• [WHAT YOU WILL DO]
In the entries below, write out word for word every line from the one containing "This photograph spans" through the one containing "6.29 meters", and write nothing else.

• [AVAILABLE DATA]
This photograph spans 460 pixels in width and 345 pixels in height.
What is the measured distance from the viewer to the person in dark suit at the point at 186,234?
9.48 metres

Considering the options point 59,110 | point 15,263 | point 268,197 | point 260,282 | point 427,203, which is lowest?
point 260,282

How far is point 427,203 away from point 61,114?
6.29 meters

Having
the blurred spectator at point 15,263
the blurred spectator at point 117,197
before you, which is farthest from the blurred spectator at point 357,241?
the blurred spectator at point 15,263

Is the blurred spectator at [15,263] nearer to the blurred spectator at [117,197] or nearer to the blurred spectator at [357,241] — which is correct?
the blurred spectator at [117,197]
...
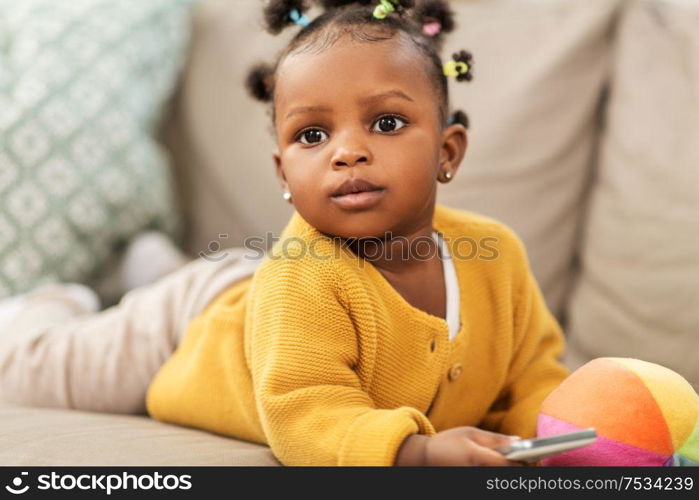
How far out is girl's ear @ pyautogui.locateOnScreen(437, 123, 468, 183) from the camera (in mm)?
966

• [RESULT]
This photograph spans 460 pixels in width and 345 pixels in height.
What is the measured distance from the viewer to the person in dark suit at the point at 186,234?
9.48 metres

Considering the options point 59,110 | point 15,263 | point 268,197 | point 260,282 | point 427,203, which is lowest?
point 260,282

How far is point 427,203 away from point 61,114?
6.29 meters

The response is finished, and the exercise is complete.